За этот месяц Варенька взвинтилась и похорошела. Она сделалась семейной тираншей, заместив на этой хлопотной должности Маменьку. Варенька сама чувствовала, что знание своей правоты прогнало липкий сумрак, в который она была ввергнута замужеством. Ей уже стало все равно, чем занимается в Новгороде Алексис. Он прислал ей два письма: клялся, что скучает; Варенька бледно усмехнулась. Скучания мужа ею были хорошо изучены, равно как и места, где он имел обыкновение развеивать скуку и откуда являлся под утро, насвистывая водевильчик. Она мяла его письма, разглаживала, перечитывала с усмешкой и снова комкала, но не выбрасывала…

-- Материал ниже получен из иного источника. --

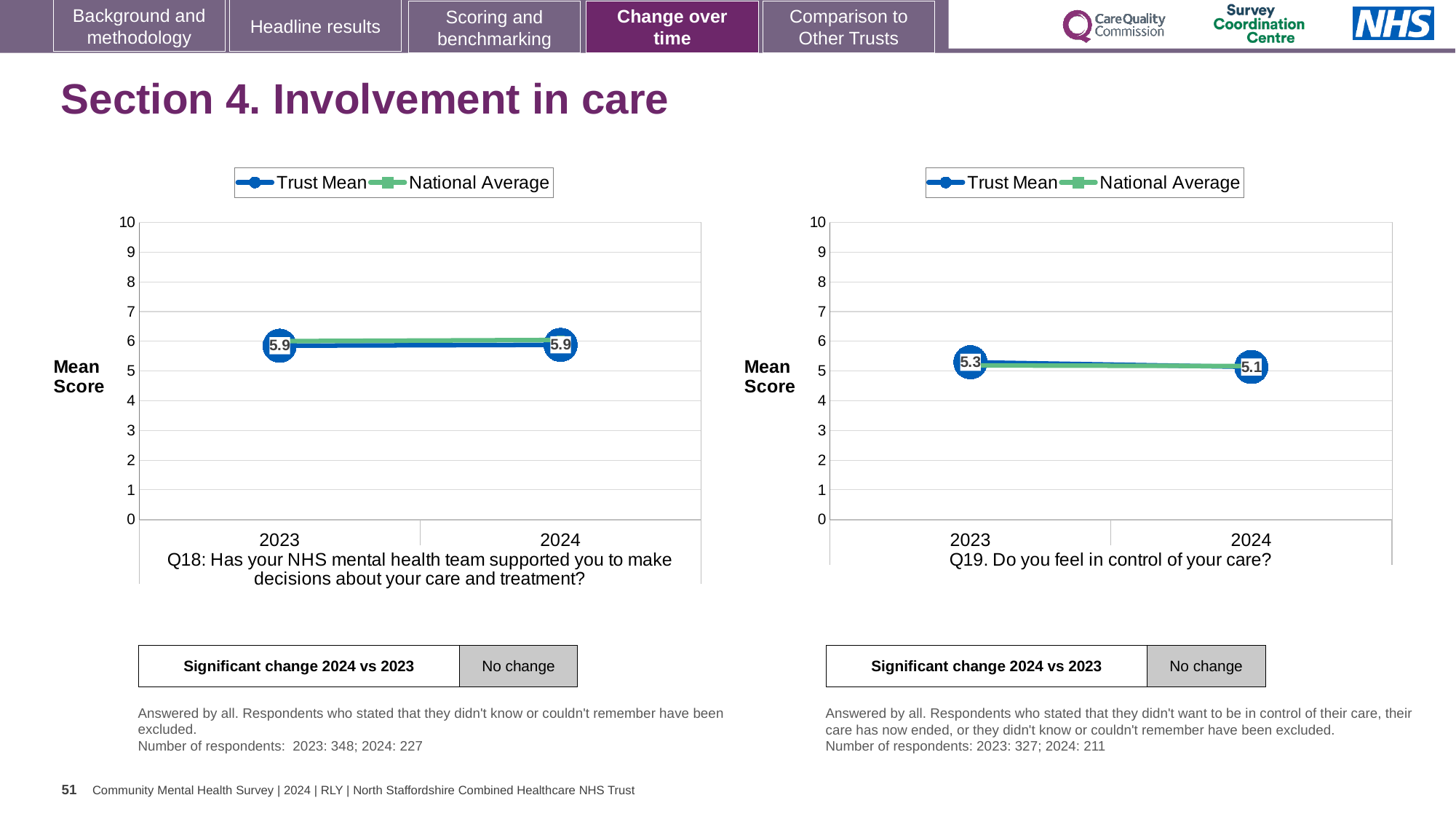
On the Q18 chart (left), what is the Trust Mean for 2024? 5.9 On the Q18 chart (left), what is the Trust Mean for 2023? 5.9 What type of chart is the Q18 chart (left)? line chart On the Q18 chart (left), is the Trust Mean for 2024 greater or less than 5? greater On the Q19 chart (right), which year has the higher Trust Mean, 2023 or 2024? 2023 On the Q19 chart (right), what is the difference between the Trust Mean in 2023 and in 2024? 0.2 How many series does the legend of the Q18 chart (left) list? 2 On the Q19 chart (right), is the Trust Mean for 2024 greater or less than 6? less On the Q19 chart (right), what is the Trust Mean for 2024? 5.1 On the Q19 chart (right), what is the Trust Mean for 2023? 5.3 On the Q19 chart (right), does the Trust Mean rise or fall from 2023 to 2024? fall How many years are plotted on the x axis of the Q19 chart (right)? 2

Как и обещали, Николеньку перевели в новую камеру. Здесь было не так сыро, имелись окно, стол и другие приметы казенной филантропии. Но Николеньке было уже все равно: время исчезло, один день был копией другого. Его больше не вызывали к зеркалу с амурами; да и было ли оно, это зеркало? Только один раз заблестели на Николеньку из сумерек марципановые глазки; генерал уселся – нога на ногу:
– Один вопрос, Николай Петрович, не от следствия, а от себя лично. Правда ли, что вы неудовлетворительно отзывались о храме во имя Христа Спасителя? Что предлагали разрушить этот храм и на месте его возвести новый?
– Правда, – хрипнул Николенька и отвернулся к стене.
Марципаны погасли.
Этот храм был студенческим кошмаром Николеньки.
Он даже выступил об этом на одной из петрашевских пятниц. В 1812 году, сообщал Николенька, по изгнании французских орд прежний император дал обет соорудить храм; затеяли конкурс.